The question was now to make adrenaline safer – but how? It took about 60 years to figure this out. Adrenaline was shown to constrict blood vessels, open the airways and make the heart beat faster and they did this by acting at different receptors in these tissues. Constriction of blood vessels is caused by the alpha receptor, increases in heart rate by beta 1 and opening of airways by beta 2 receptors.
So now the race was on – could scientists modify the structure of adrenaline so that it acted on beta 2 but not beta 1 or alpha receptors – if so they would have a much safer and effective drug. Allen and Hanburys won this race and in 1969 they launched Ventolin a drug which acted at the beta 2 receptor but not alpha or beta 1. This drug revolutionised the treatment of asthma and almost 50 years later it is still the drug of choice to improve breathing in asthmatics.
Impeccable science but it was all a mistake (though lucky for asthmatics). Adrenaline is not absorbed from the stomach or small intestines - so it couldn’t have been adrenaline that was improving breathing following eating of adrenal gland extracts. Does anyone know how helpful is Viagra? I am 59 years old and have complications gaining and holding an erection. I have tried various herbal treatments, but nothing helps. Should I start taking Viagra? What is the initial dose?
What was then? Today we know that it was a steroid similar to cortisol that was improving the symptoms of asthma for the Victorians – it is absorbed from the gut. Nothing was known about steroids in this era. Cortisol is anti-inflammatory and improves breathing in asthmatics by reducing inflammation and swelling of the airways. Today, inhaled anti-inflammatory steroids (based on cortisol) are prescribed to treat asthma. They take many days to weeks to achieve maximum effect (something which the Victorians noted).

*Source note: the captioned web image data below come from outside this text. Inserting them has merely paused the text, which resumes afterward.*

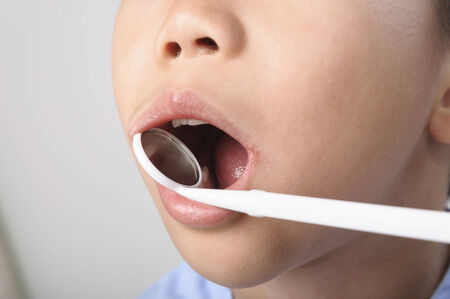The boy has checking toot and mouth by dental mirror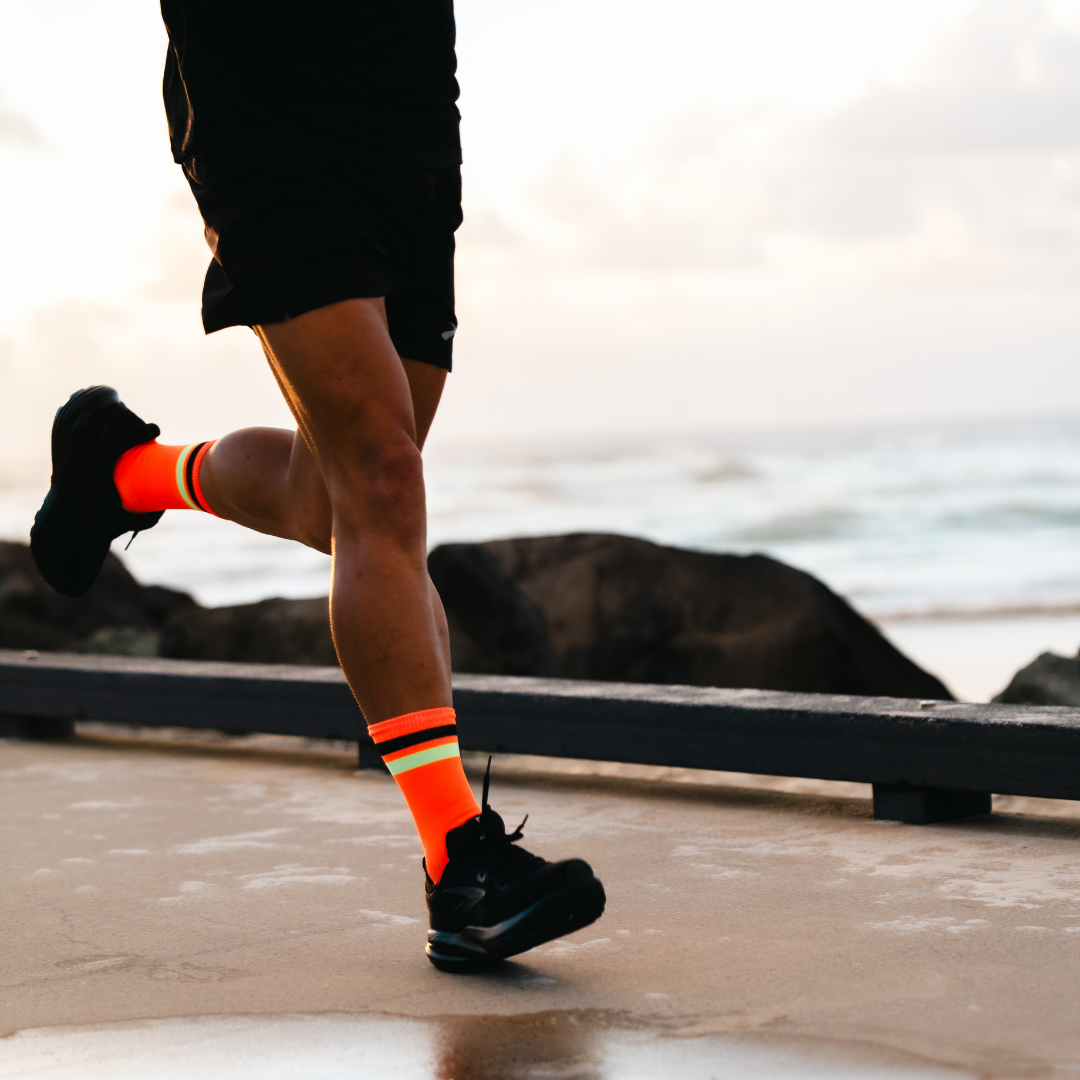 Image of person wearing Lightfeet Performance 2 Stripes Orange Black Yellow Crew Socks 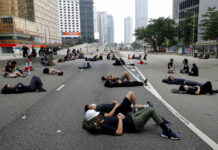 Hong Kong Police Begin to Clear Streets of Protesters Protesters who camped out overnight take a rest along a main road near the Legislative Council after continuing protest against the unpopular extradition bill in Hong Kong, Monday, June 17, 2019. Hong Kong police and protesters faced off Monday as authorities began trying to clear the streets of a few hundred who remained near the city government headquarters after massive demonstrations that stretched deep into the night before. Photo: Vincent Yu / AP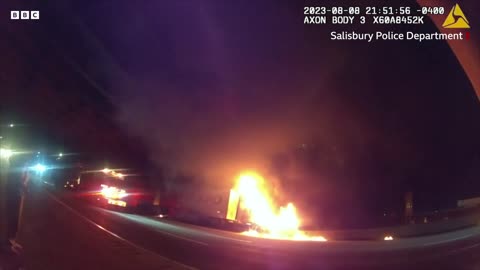 North Carolina: Moment police officer rescues driver from burning truck
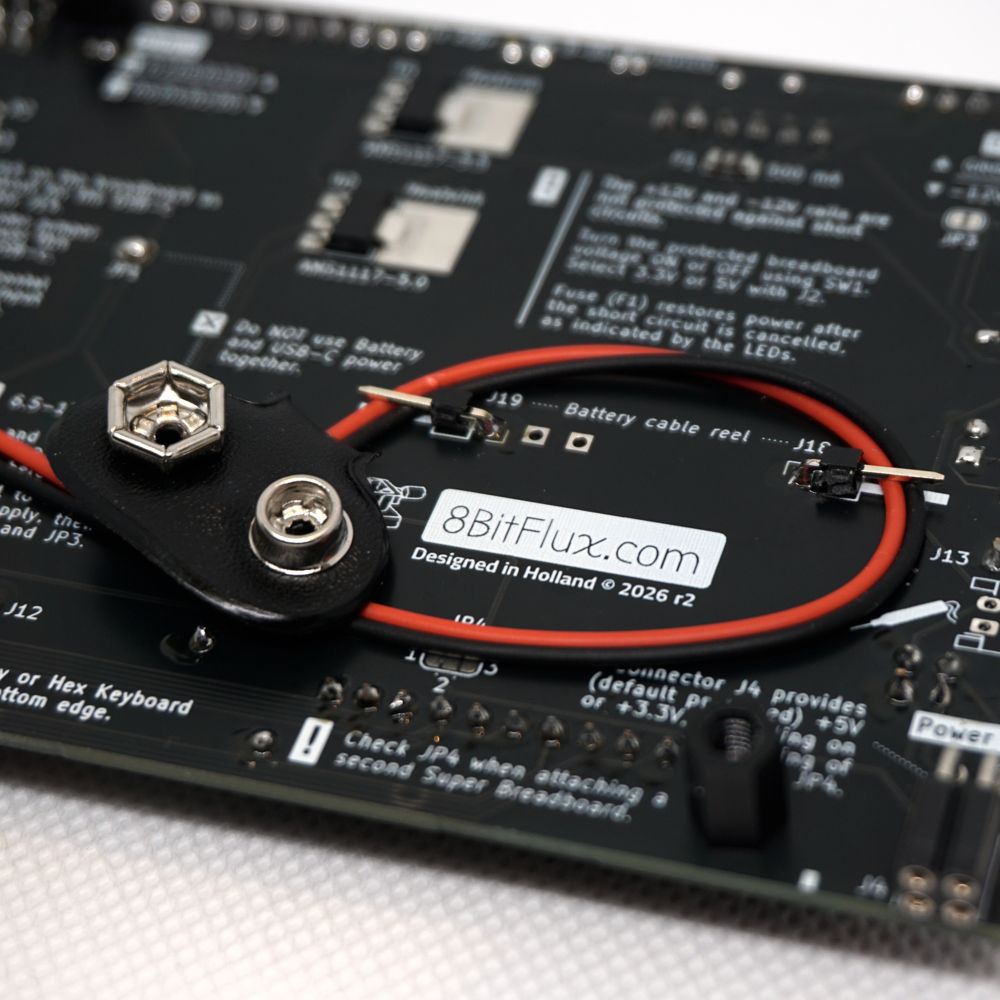Stow away the 9-volt battery clip using the cable reel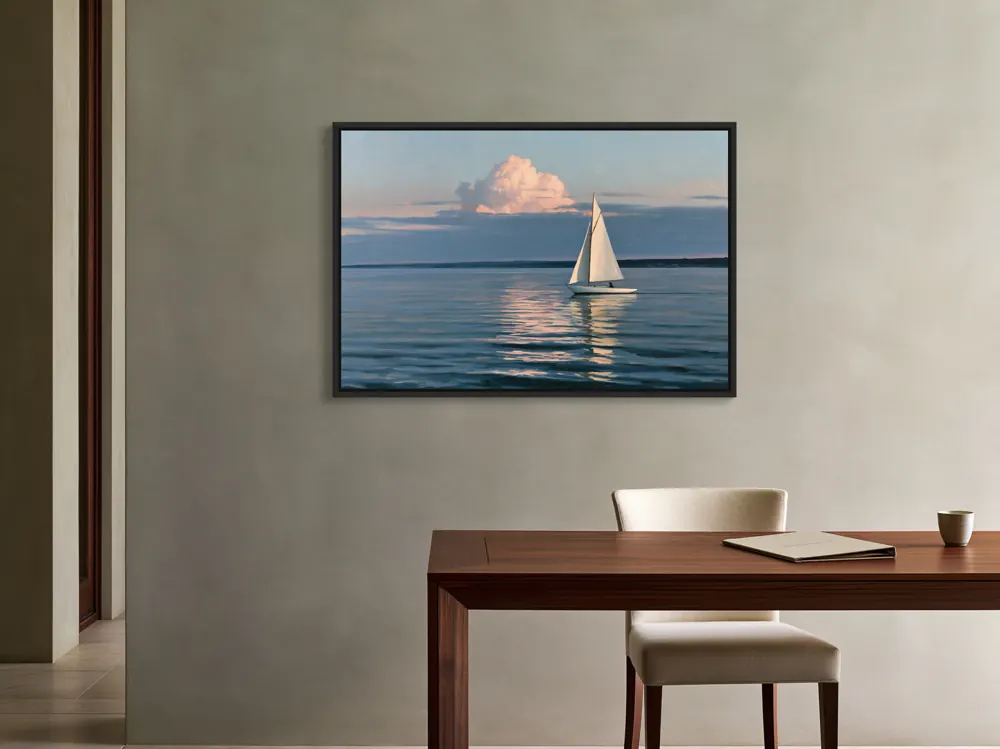 A sailboat-at-dusk oil painting as a black floating-frame canvas in the Architect oak desk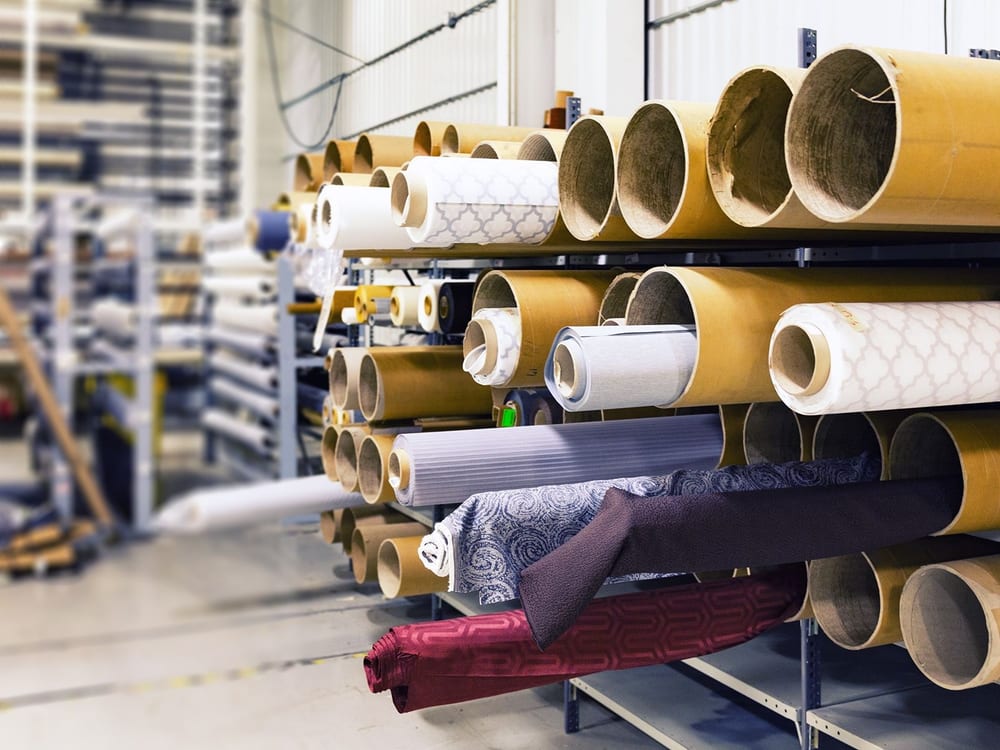 Organised textile rolls in warehouse storage for corporate sourcing coordination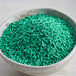A bowl of Bake-Stable Green Sprinkles.
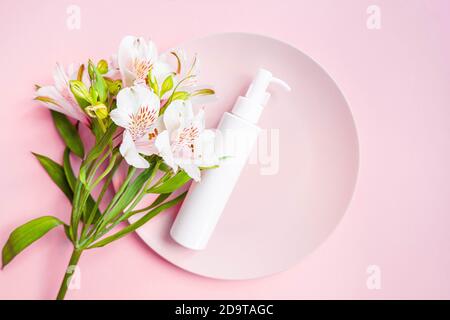 Cosmetic bottle with dispenser with bouquet Stock Photo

Thus, the Victorians penchant for eating adrenal gland extracts inadvertently paved the way for the invention of our modern drugs to treat asthma – sometimes you need a lucky break in science!
Michael Trevethick is a biologist who has studied at Cambridge University, the University of Virginia and worked for Glaxo Smith Kline and then Pfizer. Mike was asked to run projects on Asthma and it was while Mike was preparing lectures for university students on basic asthma therapy that his interest in the history of the disease began.
Mike has run courses for Thanet U3A and the U3A Science Network on the history and science of medicines and key milestones in the advancement of science.